▶ _Task directions_: Repeat all of the records exactly, leaving out the pictures.

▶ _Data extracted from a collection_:
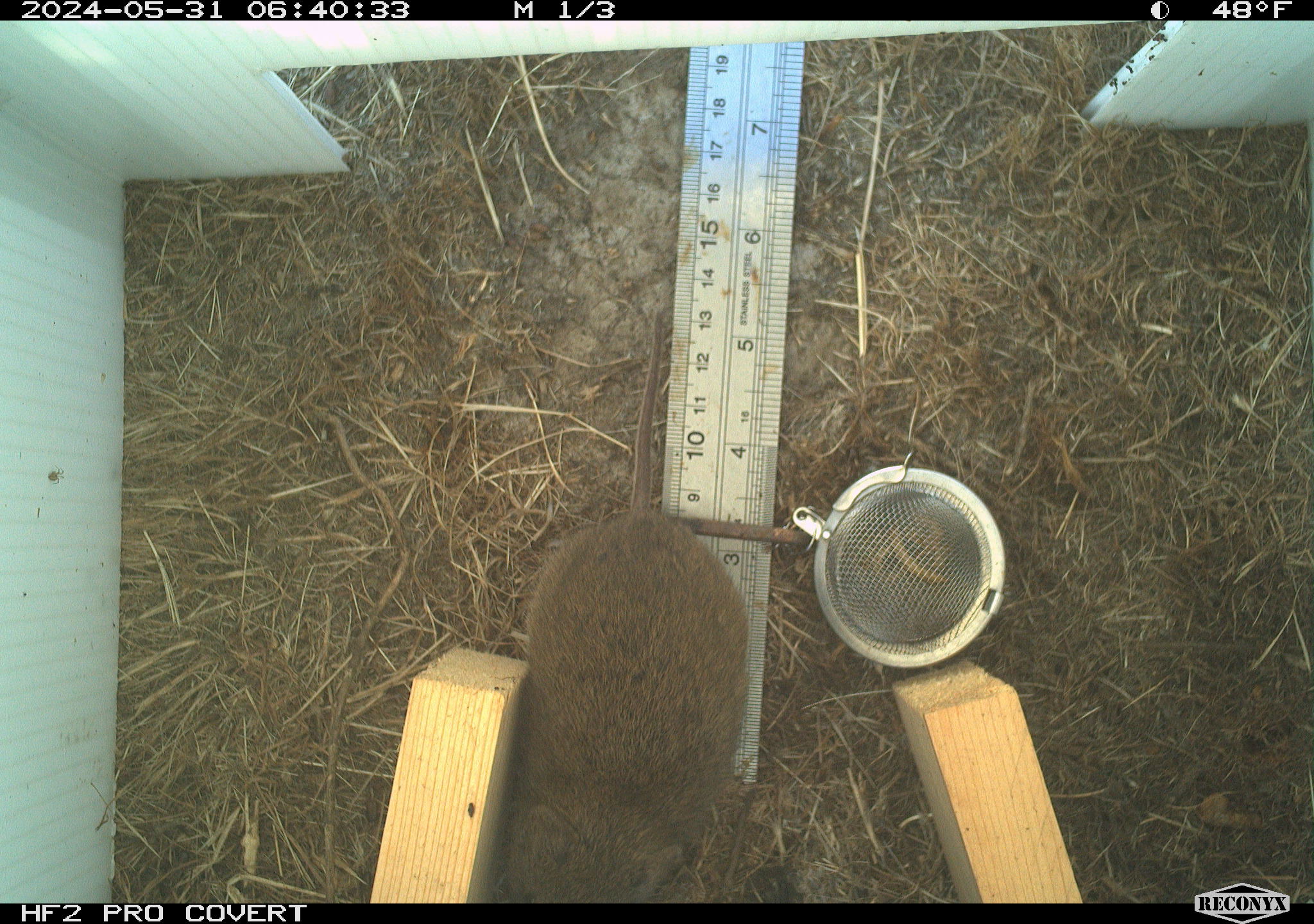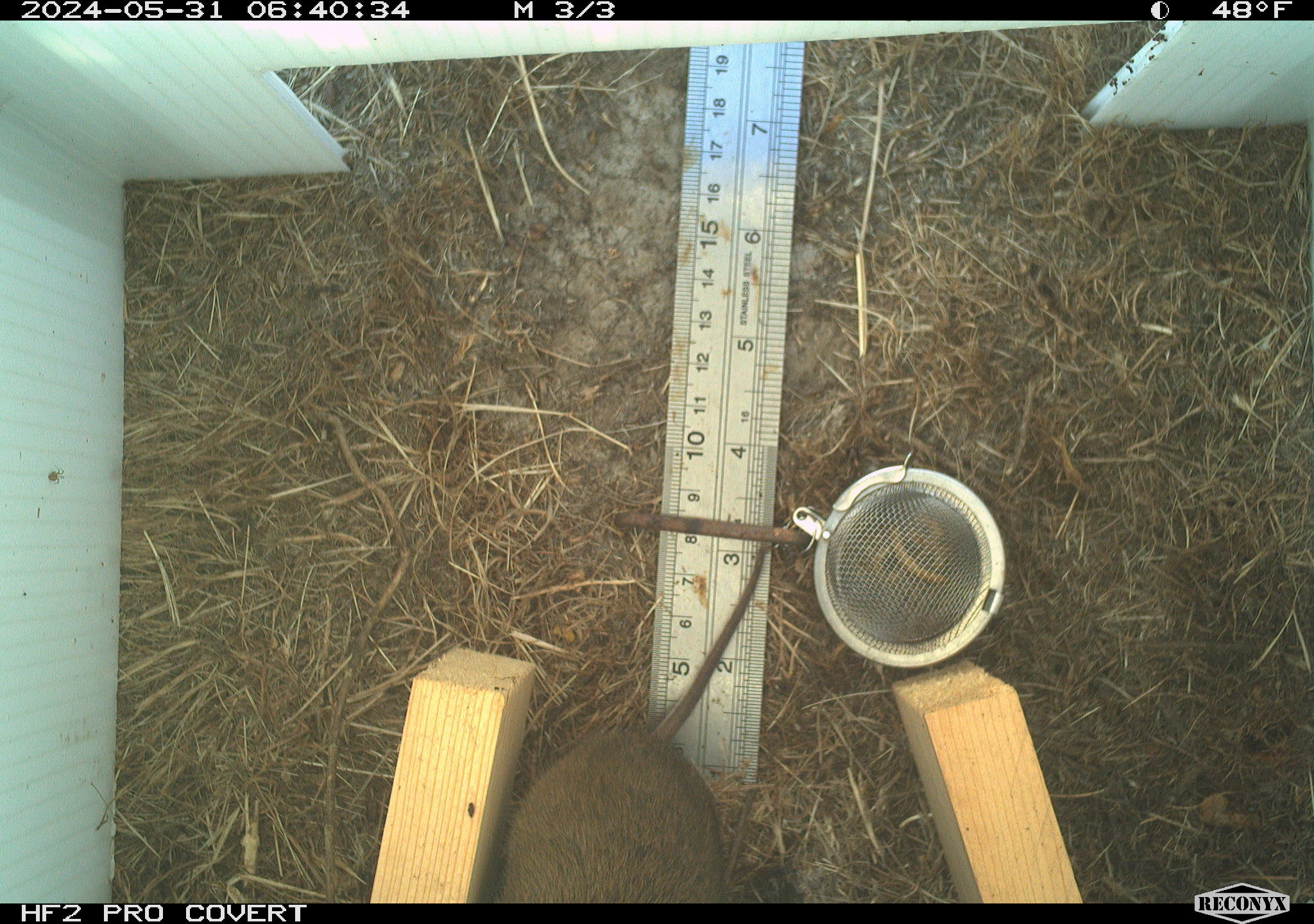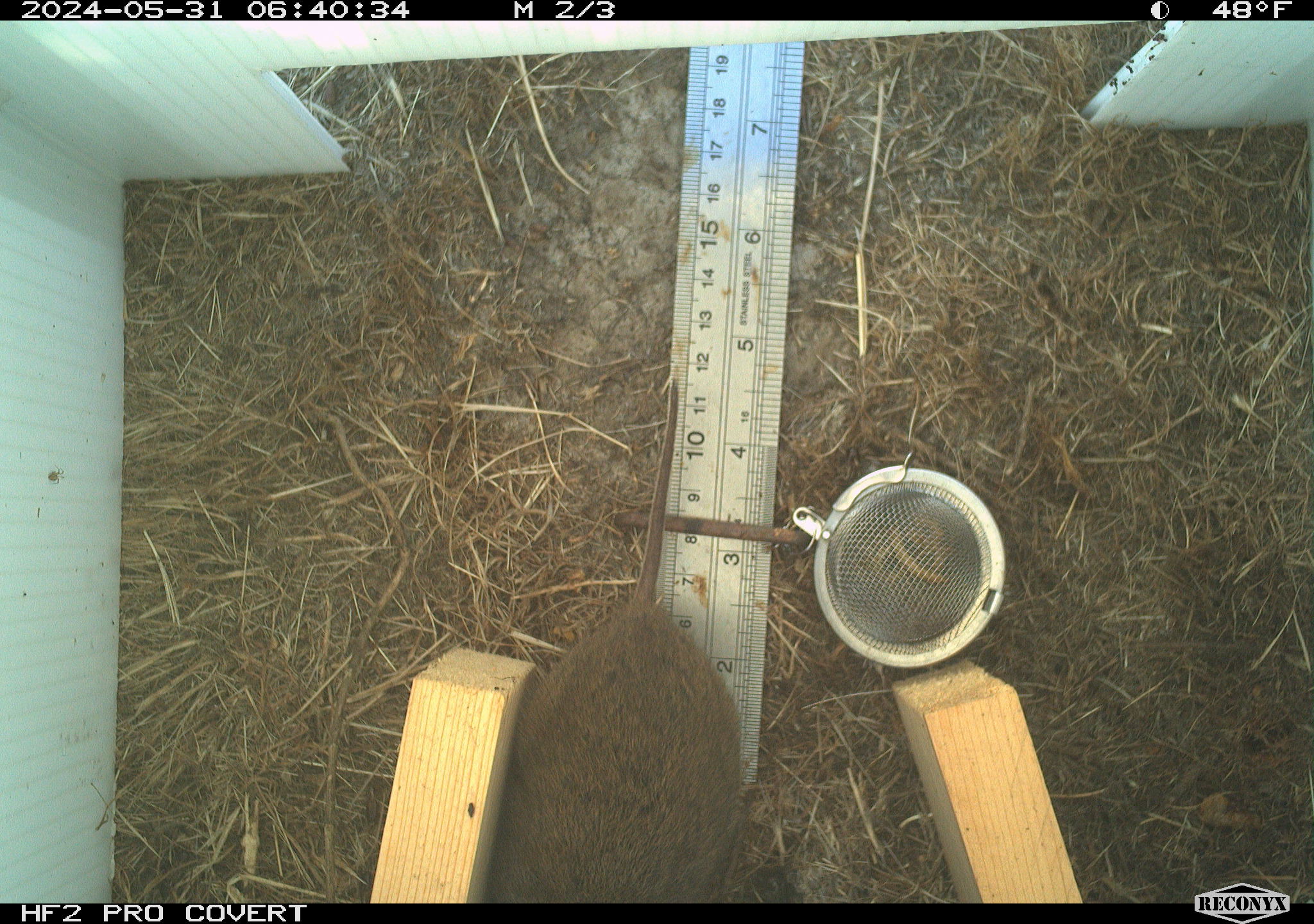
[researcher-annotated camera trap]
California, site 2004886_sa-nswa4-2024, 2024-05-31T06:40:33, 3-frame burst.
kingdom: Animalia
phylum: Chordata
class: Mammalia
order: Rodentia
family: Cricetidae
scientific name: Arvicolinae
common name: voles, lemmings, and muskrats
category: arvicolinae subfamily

▶ _Expected answer_:
[researcher-annotated camera trap]
California, site 2004886_sa-nswa4-2024, 2024-05-31T06:40:33, 3-frame burst.
kingdom: Animalia
phylum: Chordata
class: Mammalia
order: Rodentia
family: Cricetidae
scientific name: Arvicolinae
common name: voles, lemmings, and muskrats
category: arvicolinae subfamily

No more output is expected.